NOTA: Questo testo è la sintesi di un articolo ben più lungo e completo. Trattandosi, appunto, di sintesi ed essendo l’argomento delicato, al fine di evitare fraintendimenti e polemiche, vi invito a leggere l’articolo completo (dove ho anche anticipato alcune possibili obiezioni).

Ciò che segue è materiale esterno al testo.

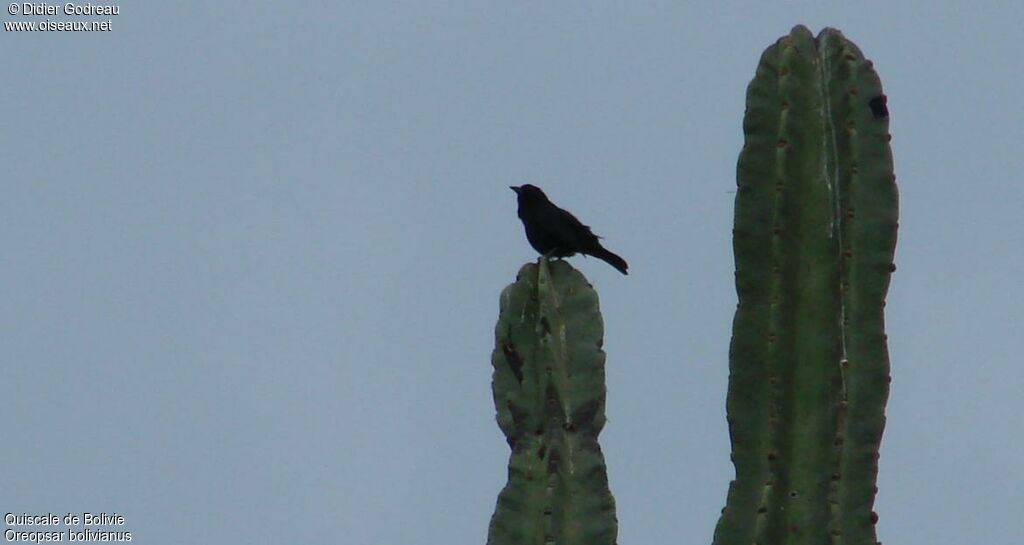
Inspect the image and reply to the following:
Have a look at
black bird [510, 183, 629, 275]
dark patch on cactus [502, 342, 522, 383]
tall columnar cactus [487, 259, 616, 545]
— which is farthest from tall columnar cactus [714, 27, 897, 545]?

In questi ultimi mesi, la politica non ha dato un grande spettacolo: candidature “problematiche” alle Elezioni Regionali, il Senato che nega l’arresto di un suo membro, gli ultimi scandali di “Roma Capitale”, un dibattito sulla riforma istituzionale e costituzionale, la quale provocherà un gravissimo danno alla vita democratica del paese, caratterizzato da una dottrina politica che sembra ritenere “accessorio” il confronto democratico. Un gruppo trasversale di parlamentari ha proposto di legalizzare la cannabis per uso ricreativo, mentre assistevamo a terribili tragedie di giovanissimi morti in discoteca, che ci hanno mostrato un quadro desolante di come si intenda oggi il concetto di divertimento ed è stata approvata una riforma della scuola che, in alcun modo, ha affrontato i temi relativi all’educazione morale dei giovani. Localmente, abbiamo assistito ad occupazioni illegali, su cui non vi sembra essere la volontà politica di agire per restaurare la Legalità, nonché alla vandalizzazione di locali di proprietà pubblica. E molto altro…
Che cos'hanno in comune tutti questi episodi?
Tenterò di dare una risposta unitaria, ovviamente, assolutamente personale, cercando di applicare un approccio riduzionista (tanto caro alla mia amata Fisica Teorica).
Io credo che la gran parte dei “mali” del paese possano essere ricondotti ad un'unica causa fondamentale: la bassissima tensione morale che oggi contraddistingue la nostra stessa società.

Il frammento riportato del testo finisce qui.